== Data extract ==
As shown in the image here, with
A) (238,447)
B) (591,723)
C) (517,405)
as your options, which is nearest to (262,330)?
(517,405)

== Exercise directions ==
Render every line of the records as a numbered list, leaving out blank lines.

== Written reply ==
1. As shown in the image here, with
2. A) (238,447)
3. B) (591,723)
4. C) (517,405)
5. as your options, which is nearest to (262,330)?
6. (517,405)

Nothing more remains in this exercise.